Sometimes every thousandth of a millimeter counts – such as with components for the automotive or aviation industry. In order to determine whether the individual component is fault-free and dimensionally stable, digital holography would be the method of choice. However, this method has so far been slow and sensitive to vibrations. It was therefore not suitable for production environments, and only samples could be tested.

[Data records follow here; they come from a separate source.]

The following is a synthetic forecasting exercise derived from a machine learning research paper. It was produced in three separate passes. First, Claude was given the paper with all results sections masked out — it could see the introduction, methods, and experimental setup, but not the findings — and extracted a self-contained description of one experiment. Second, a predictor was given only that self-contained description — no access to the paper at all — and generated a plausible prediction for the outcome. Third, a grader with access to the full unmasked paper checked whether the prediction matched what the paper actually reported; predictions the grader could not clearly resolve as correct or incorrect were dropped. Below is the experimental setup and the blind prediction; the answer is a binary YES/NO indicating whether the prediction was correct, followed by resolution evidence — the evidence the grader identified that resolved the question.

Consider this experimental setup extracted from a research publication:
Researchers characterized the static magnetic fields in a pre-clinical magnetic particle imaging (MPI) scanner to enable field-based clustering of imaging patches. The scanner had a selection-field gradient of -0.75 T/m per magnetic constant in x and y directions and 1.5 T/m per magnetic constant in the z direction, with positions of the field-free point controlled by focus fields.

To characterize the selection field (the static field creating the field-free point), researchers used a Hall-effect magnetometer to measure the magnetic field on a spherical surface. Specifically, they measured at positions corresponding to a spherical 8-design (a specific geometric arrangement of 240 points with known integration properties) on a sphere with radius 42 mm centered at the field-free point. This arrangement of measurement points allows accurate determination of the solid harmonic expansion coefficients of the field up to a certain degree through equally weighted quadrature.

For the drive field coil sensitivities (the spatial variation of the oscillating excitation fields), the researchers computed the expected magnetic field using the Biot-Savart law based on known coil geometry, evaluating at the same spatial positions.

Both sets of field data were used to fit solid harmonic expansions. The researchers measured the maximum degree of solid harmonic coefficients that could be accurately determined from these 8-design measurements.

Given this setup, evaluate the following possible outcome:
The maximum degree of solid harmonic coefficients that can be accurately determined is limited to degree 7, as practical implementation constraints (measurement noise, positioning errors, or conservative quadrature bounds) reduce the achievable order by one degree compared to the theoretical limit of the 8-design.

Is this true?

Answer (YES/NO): NO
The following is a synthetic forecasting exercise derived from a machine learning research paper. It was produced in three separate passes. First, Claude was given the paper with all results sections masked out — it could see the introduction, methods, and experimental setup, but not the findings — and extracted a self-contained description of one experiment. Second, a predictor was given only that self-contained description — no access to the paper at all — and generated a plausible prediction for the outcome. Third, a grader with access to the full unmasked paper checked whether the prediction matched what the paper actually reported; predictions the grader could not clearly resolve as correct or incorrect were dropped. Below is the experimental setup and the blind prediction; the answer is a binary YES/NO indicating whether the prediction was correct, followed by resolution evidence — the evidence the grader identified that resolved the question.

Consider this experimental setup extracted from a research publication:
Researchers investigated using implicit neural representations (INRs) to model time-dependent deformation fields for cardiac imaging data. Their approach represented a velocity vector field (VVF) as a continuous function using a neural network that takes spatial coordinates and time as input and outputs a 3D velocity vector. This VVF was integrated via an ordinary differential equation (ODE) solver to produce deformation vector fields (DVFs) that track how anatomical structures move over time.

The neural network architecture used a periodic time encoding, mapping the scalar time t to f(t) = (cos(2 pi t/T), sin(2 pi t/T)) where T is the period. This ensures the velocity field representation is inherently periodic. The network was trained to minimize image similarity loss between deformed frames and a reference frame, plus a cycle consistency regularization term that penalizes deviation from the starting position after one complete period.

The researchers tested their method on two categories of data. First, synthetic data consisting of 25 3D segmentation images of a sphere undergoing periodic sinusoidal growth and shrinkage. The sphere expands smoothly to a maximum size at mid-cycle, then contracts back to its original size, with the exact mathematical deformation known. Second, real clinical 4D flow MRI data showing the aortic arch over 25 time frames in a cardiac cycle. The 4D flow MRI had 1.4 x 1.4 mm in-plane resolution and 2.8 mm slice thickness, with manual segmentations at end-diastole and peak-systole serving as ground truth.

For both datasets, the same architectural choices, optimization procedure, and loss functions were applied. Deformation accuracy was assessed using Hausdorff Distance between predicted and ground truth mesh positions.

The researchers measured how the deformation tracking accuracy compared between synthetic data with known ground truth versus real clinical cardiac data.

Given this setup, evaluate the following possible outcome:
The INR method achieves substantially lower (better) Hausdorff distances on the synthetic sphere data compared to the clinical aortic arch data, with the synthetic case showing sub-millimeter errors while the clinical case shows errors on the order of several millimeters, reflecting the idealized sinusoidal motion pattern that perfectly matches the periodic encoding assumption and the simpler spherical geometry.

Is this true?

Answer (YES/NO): NO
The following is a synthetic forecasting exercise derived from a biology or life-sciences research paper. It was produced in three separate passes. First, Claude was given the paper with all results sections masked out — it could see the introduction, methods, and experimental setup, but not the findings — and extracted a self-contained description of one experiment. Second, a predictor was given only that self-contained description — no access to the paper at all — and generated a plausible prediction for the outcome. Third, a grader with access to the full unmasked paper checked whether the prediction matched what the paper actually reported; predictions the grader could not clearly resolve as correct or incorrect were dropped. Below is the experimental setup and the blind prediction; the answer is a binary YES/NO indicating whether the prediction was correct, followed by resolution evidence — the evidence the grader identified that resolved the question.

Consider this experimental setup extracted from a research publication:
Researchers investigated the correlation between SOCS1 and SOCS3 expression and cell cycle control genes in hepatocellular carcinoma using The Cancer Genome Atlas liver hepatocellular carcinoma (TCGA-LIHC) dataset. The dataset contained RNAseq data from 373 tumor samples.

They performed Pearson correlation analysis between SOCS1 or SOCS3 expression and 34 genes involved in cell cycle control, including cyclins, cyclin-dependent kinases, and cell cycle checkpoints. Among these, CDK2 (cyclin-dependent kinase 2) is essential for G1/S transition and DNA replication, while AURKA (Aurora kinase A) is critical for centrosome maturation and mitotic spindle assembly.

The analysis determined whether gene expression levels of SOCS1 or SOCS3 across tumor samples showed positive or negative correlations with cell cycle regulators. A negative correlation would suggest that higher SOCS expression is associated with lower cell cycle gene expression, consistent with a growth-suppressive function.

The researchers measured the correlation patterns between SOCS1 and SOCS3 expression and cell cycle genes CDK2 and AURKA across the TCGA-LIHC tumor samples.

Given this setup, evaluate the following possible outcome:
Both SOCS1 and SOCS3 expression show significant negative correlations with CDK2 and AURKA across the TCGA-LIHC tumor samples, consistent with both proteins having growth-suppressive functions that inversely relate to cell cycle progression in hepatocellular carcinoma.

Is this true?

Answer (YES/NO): NO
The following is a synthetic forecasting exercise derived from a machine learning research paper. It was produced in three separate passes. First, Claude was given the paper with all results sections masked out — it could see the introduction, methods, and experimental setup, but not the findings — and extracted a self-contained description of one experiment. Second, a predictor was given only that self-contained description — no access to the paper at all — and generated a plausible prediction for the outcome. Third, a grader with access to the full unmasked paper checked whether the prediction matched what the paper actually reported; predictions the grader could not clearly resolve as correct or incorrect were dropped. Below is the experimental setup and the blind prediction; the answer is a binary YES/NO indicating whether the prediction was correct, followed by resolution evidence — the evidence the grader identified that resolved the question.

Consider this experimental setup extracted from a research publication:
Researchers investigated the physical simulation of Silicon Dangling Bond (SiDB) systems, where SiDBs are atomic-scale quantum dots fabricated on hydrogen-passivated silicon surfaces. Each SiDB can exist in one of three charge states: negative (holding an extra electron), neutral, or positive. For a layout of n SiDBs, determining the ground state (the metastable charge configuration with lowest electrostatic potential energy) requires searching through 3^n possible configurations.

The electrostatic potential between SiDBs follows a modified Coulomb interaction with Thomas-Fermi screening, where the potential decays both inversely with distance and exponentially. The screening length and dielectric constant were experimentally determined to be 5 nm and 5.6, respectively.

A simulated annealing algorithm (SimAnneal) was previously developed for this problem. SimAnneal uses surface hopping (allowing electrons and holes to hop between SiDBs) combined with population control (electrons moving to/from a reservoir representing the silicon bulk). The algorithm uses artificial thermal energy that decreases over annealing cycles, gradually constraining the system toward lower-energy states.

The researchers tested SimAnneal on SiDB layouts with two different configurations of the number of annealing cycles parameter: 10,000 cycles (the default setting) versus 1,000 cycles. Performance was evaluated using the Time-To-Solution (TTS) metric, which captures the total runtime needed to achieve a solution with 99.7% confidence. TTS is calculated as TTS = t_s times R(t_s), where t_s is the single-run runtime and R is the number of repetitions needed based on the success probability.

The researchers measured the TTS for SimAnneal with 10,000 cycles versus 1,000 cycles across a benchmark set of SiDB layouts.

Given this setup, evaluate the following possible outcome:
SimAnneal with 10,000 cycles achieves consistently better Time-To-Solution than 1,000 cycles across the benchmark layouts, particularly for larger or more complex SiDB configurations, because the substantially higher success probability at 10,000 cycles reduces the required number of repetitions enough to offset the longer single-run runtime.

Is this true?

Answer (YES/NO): NO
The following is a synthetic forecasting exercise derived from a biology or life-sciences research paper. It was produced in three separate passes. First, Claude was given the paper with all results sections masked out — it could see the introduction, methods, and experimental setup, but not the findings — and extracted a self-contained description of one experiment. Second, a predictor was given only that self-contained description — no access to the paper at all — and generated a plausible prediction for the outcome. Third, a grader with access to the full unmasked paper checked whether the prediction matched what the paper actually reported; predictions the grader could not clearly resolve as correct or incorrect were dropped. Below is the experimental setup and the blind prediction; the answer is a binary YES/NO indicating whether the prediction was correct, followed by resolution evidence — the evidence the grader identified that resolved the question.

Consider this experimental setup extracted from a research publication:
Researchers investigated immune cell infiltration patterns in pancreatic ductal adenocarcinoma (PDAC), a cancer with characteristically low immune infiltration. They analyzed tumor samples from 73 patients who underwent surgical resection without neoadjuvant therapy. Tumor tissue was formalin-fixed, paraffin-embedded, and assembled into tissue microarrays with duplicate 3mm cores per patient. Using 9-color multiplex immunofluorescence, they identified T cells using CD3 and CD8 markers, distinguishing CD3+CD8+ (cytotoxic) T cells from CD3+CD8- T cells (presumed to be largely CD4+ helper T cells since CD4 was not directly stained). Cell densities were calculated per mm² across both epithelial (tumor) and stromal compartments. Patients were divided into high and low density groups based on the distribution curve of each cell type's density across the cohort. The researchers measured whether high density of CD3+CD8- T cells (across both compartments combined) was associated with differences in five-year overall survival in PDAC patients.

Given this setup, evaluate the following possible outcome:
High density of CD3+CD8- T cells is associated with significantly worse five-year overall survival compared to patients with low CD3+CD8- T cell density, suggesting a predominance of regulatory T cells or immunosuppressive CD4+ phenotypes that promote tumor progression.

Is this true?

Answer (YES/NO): NO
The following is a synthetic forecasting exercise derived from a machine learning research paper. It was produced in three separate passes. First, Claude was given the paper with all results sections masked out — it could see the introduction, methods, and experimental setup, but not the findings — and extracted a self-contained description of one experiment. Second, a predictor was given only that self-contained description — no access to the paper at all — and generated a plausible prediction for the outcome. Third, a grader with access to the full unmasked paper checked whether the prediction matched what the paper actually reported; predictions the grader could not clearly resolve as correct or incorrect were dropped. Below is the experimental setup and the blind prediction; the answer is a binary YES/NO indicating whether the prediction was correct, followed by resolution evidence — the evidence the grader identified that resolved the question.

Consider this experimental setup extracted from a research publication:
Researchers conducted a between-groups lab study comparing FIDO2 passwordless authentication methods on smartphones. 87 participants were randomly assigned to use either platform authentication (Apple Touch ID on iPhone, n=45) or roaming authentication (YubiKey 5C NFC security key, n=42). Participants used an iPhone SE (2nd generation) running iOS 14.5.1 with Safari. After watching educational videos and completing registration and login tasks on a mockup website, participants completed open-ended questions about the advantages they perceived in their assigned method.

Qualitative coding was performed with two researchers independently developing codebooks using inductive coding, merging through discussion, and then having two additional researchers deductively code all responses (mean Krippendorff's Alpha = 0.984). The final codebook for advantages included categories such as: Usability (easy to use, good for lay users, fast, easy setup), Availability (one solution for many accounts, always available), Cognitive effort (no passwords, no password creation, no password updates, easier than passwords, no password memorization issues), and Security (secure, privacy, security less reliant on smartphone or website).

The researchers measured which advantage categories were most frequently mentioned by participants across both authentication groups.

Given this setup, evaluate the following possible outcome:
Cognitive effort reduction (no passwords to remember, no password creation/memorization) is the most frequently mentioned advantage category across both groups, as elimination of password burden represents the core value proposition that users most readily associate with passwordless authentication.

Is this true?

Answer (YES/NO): NO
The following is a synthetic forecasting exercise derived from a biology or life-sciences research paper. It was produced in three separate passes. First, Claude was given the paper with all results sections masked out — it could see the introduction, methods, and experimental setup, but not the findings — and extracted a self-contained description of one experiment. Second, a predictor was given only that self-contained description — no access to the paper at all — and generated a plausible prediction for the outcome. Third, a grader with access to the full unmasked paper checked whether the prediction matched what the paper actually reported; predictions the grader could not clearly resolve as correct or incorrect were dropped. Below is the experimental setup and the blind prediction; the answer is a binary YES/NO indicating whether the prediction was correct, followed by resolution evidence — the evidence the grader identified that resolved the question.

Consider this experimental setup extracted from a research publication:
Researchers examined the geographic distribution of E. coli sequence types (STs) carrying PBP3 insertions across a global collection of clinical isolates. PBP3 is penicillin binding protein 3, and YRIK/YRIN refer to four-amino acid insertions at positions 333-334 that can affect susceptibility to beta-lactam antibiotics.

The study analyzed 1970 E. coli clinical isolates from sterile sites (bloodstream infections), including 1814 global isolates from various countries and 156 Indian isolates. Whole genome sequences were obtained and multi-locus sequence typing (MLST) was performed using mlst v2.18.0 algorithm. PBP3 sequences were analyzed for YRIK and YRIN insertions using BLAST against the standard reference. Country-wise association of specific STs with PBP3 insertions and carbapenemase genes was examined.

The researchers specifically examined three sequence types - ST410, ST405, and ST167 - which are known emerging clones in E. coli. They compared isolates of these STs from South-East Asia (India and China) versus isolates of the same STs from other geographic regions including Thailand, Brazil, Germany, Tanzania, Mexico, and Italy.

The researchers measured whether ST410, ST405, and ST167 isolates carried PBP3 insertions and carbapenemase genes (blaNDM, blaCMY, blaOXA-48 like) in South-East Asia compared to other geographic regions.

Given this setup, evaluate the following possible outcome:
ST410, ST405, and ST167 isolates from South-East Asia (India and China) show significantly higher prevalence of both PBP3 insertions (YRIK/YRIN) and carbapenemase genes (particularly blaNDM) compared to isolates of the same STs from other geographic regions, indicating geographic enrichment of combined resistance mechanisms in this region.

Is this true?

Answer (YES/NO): YES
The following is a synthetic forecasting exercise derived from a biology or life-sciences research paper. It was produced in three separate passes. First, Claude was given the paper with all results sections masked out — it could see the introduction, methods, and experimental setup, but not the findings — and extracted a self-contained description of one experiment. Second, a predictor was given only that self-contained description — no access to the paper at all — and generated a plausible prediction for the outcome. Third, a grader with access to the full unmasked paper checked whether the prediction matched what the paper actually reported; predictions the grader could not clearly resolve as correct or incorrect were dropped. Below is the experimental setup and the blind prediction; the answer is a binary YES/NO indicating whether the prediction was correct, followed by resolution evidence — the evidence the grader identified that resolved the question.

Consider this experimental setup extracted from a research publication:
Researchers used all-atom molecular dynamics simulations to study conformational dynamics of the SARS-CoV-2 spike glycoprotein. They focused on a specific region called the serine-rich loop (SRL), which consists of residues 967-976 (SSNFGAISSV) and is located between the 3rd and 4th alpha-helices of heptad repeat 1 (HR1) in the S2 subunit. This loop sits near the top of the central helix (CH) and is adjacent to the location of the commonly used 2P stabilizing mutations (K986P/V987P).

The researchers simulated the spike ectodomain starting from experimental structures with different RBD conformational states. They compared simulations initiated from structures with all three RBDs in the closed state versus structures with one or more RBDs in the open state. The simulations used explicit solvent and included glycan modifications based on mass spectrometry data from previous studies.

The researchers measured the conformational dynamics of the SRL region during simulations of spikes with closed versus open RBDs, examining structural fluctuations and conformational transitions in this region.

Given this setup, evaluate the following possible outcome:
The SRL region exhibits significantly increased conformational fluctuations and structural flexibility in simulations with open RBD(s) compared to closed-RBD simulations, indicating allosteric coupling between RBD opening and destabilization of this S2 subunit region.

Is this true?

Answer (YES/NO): NO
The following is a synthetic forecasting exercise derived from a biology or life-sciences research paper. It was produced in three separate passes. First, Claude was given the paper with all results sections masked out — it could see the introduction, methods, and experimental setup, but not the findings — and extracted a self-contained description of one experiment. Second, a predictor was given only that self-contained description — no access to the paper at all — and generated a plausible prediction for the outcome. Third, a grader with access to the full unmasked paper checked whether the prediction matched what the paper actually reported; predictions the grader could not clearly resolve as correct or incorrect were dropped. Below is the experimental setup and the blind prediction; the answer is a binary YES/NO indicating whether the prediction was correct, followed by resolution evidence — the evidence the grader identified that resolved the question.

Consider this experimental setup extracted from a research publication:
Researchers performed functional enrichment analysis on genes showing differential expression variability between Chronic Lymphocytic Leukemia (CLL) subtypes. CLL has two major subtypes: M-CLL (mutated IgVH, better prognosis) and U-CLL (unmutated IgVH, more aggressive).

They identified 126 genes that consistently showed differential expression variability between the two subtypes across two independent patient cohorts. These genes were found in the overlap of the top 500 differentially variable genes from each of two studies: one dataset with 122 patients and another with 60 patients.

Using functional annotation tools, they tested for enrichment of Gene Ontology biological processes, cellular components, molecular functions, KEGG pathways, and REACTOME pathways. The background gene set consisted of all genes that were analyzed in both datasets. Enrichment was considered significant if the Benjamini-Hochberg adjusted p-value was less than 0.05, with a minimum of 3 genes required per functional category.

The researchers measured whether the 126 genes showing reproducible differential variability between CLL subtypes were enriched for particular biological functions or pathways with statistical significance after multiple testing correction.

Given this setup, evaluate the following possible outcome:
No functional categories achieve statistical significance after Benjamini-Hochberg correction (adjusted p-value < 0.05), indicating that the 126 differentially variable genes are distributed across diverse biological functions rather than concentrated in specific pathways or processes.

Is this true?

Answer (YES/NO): NO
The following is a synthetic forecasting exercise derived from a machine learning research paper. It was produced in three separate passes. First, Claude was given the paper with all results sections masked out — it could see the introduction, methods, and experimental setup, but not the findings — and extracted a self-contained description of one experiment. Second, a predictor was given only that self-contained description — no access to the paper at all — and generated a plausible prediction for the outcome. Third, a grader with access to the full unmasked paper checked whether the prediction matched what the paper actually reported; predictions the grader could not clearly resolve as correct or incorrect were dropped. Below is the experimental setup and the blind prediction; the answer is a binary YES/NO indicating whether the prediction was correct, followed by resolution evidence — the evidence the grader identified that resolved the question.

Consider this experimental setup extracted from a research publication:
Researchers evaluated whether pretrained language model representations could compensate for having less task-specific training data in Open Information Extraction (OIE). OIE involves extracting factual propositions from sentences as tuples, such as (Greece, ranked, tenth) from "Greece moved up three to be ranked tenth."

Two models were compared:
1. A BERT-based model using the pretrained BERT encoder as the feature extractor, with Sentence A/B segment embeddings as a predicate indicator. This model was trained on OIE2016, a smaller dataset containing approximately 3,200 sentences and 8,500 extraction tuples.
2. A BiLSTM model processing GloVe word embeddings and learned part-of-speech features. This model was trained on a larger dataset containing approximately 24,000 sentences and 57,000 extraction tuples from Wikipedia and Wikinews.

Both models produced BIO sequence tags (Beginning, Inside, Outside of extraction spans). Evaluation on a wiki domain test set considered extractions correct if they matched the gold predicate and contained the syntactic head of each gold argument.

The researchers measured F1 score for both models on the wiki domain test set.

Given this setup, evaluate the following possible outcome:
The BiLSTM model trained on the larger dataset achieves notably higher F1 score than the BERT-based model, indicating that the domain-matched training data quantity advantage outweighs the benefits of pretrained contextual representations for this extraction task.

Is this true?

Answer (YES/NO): YES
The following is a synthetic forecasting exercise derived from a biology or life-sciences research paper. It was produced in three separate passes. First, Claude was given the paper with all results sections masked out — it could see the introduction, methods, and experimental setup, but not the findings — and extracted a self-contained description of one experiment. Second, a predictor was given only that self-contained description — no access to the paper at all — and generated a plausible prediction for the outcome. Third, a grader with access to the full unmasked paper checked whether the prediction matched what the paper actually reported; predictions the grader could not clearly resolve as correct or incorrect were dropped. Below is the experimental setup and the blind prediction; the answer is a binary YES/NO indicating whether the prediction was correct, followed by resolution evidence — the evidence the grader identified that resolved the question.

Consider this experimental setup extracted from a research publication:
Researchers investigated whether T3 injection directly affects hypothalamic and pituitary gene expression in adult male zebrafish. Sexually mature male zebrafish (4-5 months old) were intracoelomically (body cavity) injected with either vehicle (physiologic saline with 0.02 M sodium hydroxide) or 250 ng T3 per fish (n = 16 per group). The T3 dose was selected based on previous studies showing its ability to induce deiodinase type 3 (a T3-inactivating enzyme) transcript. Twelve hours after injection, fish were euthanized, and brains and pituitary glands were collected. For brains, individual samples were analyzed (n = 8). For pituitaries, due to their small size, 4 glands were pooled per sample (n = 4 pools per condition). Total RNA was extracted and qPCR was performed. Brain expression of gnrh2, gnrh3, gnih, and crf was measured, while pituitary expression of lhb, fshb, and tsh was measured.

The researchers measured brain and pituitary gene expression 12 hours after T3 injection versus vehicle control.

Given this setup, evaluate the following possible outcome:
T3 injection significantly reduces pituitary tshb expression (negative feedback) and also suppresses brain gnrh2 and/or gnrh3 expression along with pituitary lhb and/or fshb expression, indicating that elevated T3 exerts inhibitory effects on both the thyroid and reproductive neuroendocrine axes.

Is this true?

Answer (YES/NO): NO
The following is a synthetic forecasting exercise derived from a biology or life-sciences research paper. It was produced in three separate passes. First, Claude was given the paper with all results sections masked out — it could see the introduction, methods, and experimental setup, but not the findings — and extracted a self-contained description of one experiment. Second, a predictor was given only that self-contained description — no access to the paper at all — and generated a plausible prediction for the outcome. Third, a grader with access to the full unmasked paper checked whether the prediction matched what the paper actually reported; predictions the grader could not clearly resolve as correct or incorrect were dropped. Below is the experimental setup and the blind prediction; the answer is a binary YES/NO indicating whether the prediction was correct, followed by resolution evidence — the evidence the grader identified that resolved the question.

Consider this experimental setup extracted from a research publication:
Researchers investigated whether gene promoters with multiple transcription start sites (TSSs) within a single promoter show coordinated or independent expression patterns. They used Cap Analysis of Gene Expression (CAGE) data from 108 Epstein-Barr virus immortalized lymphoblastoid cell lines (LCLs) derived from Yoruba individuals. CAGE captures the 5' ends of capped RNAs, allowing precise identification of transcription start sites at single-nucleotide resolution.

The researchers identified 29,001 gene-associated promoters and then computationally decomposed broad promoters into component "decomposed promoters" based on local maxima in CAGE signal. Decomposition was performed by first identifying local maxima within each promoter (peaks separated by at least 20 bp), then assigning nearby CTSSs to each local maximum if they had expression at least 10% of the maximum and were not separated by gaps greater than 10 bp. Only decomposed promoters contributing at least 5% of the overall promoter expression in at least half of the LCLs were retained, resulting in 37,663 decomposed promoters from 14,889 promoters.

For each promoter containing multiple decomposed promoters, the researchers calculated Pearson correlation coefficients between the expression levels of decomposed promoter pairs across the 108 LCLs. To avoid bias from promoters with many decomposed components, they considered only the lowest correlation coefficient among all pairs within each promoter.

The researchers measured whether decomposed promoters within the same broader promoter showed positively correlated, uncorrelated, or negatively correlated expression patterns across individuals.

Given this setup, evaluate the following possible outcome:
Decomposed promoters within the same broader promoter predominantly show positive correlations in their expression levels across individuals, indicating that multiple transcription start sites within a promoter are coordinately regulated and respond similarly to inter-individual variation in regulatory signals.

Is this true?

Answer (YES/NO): NO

Three researchers from the Fraunhofer IPM – Dr. Markus Fratz, Dr. Alexander Bertz and Dr. Tobias Beckmann – have now brought the process of digital holography out of the laboratory and into the production hall. “We have been able to eliminate all the disadvantages and have therefore, for the first time, developed a system that allows one hundred percent inspection in production,” says Beckmann, who heads the project together with Fratz. “Our system can measure centimeter-sized rough objects in fractions of a second with micrometer accuracy, thereby compensating for disturbances, such as vibrations.” This allows for in-line measurements during the production process for the first time. Instead of taking samples, as before, each individual part can therefore be checked for dimensional accuracy and, at the same time, for the smallest defects. The challenge the three researchers faced was anything but easy to solve. “The search for defects is like trying to measure the shape of a 25-meter-high football stadium from a height of 300 meters so accurately that you can find the footprint of a baby in the grass – and in fractions of a second, even if the stadium is shaken by a light earthquake,” Fratz explains.